## Task inputs

◆ ◆ ◆ ◆ ◆

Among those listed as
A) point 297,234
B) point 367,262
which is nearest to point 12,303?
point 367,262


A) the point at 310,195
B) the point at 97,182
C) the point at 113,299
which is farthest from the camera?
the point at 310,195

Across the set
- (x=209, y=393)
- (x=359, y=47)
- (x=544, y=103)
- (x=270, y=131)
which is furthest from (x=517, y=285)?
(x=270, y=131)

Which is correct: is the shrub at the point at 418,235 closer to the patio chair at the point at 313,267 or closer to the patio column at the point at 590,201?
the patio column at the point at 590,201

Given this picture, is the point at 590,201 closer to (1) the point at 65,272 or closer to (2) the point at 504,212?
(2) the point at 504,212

◆ ◆ ◆ ◆ ◆

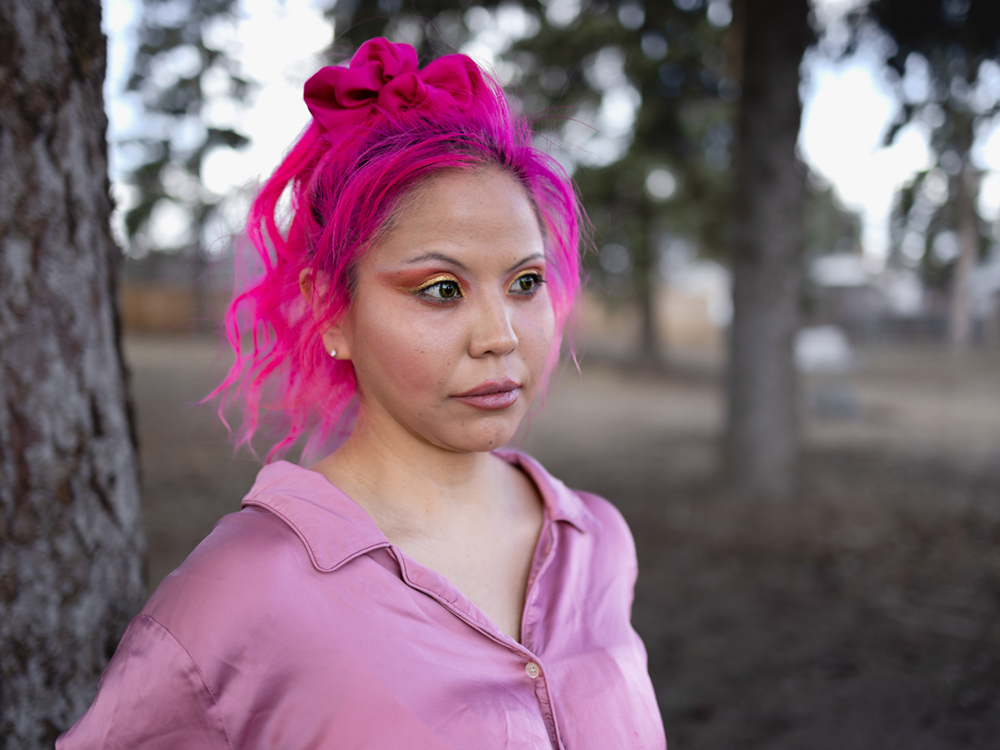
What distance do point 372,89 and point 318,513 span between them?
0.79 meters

◆ ◆ ◆ ◆ ◆

Set down again, without changes, the lines of the records from the one containing "What distance do" through the one containing "0.79 meters", including both.

What distance do point 372,89 and point 318,513 span between them?
0.79 meters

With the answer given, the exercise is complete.